After a boring and somewhat uneventful two days, we headed to Gorakhpur in India. We crossed the border at Sunauli, and after passing the very lax immigration office in India, we got on the bus, arriving at Gorakhpur after a relatively comfortable if crowded bus service. The city presented itself as a pure Indian stereotype: polluted, overcrowded and without any order whatsoever! We spend the day attempting to breathe, and headed off first thing in the morning (1 hour late, Indian Railways style, of course) for Varanasi by train. The journey took 8 hours in stead of 6 for 232kms...

Arriving in Varanasi, however, was like coming home!

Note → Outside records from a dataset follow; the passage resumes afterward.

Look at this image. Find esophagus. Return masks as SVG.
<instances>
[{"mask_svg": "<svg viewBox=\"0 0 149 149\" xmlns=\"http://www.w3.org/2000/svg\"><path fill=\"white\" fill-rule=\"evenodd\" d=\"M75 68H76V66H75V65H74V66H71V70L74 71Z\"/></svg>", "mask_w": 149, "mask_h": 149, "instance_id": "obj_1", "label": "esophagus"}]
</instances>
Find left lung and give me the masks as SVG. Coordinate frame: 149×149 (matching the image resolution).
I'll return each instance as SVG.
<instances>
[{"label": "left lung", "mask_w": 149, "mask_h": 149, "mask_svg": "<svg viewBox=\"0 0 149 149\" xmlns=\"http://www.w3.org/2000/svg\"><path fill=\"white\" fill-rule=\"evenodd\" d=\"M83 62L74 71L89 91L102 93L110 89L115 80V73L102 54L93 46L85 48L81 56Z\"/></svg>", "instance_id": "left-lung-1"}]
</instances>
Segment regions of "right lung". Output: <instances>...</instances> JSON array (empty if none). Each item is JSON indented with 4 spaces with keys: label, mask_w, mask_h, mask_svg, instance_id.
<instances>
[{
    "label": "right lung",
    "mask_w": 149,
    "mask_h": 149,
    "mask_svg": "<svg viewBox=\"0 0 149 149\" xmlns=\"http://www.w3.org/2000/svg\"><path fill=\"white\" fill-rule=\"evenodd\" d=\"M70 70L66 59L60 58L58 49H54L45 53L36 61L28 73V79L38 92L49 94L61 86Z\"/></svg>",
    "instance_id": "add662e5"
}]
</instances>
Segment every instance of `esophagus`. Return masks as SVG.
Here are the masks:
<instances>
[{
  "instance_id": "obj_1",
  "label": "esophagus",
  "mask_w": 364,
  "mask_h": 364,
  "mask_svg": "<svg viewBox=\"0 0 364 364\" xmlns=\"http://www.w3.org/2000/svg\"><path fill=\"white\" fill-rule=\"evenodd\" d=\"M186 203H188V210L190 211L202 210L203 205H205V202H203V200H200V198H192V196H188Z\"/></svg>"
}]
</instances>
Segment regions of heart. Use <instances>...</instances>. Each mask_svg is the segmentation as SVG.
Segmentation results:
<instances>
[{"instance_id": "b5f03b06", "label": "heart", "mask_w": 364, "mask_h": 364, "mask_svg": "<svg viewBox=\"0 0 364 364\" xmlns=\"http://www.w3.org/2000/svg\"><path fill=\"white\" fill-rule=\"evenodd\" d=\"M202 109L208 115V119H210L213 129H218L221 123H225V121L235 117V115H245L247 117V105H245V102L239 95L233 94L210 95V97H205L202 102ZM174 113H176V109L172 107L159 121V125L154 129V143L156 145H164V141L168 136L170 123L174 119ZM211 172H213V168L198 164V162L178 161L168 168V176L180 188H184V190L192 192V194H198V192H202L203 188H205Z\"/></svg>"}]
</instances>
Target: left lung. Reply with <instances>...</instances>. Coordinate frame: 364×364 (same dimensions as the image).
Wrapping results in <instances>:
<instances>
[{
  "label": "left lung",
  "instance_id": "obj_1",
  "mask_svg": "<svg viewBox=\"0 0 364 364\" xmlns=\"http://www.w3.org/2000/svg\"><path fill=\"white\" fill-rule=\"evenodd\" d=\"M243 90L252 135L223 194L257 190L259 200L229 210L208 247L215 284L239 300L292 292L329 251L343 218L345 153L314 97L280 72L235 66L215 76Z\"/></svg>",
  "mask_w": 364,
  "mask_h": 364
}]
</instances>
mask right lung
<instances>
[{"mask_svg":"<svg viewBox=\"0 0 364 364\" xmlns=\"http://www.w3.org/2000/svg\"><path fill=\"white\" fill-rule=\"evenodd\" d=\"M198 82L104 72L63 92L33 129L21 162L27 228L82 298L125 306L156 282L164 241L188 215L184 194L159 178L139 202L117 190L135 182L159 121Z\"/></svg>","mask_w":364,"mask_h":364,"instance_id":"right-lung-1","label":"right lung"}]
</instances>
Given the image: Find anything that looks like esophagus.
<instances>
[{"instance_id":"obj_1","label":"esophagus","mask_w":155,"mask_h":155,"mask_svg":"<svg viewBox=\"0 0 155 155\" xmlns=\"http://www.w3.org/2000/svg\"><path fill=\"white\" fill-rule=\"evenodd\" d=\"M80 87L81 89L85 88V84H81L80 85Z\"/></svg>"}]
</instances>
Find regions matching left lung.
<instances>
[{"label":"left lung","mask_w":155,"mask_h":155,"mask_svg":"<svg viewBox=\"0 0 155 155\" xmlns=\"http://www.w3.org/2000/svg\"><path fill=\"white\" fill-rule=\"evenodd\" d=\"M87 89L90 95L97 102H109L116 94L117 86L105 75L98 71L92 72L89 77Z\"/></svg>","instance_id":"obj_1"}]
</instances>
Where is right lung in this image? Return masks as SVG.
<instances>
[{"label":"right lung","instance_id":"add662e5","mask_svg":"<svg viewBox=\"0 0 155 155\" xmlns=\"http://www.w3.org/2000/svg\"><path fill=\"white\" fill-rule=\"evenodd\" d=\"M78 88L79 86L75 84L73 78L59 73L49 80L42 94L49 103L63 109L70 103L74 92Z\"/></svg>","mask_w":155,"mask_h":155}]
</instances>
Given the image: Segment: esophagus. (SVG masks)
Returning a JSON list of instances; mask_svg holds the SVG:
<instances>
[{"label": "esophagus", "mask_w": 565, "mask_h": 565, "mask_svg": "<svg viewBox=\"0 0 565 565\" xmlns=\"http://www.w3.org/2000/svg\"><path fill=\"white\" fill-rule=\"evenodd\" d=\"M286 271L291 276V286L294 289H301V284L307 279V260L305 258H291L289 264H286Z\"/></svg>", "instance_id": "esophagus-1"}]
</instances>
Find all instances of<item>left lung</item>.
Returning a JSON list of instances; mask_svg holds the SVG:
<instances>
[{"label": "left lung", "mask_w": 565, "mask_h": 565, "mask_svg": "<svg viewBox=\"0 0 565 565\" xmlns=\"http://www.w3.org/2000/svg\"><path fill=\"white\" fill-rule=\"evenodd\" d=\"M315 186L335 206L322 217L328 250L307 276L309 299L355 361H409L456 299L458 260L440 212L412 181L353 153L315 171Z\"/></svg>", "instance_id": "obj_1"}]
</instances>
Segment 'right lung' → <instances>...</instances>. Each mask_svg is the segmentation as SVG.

I can't explain the feeling that I had, of absolute chaos and sense, of the perplexing ability of this Indian spirit to make the two opposite reconcile in such a natural way. Death and life interact and interchange on a daily basis in this basin of light. The shit lays side by side with the offering, and the line between the sacred and the profane is blurred beyond recognition.

The little streets of the old city, although looking as though they have been hit by an atomic blast, retain a charm and power that is distinctly Indian. The spirit mingles with the keen sense of Indian business, bustling with little shops and thos famous Banarasi Saree shops at every corner. The people greet you, sometimes just to find out where you're from, and sometimes wanting to sell you something. If it's the latter though, they often tell you, although they are at times disappointment by your lack of enthusiasm about coming to their store, they usually offer to help you in any way they can nonetheless. As Jake told me, an old Indian man along the Ganga, with red teeth from chewin the Beetle Leaves, people in India have time, which we lack in the West. People work, and hard, but time is precious, and the social and spiritual are always priorities. India would do well to export this attitude to our alienated Western societies.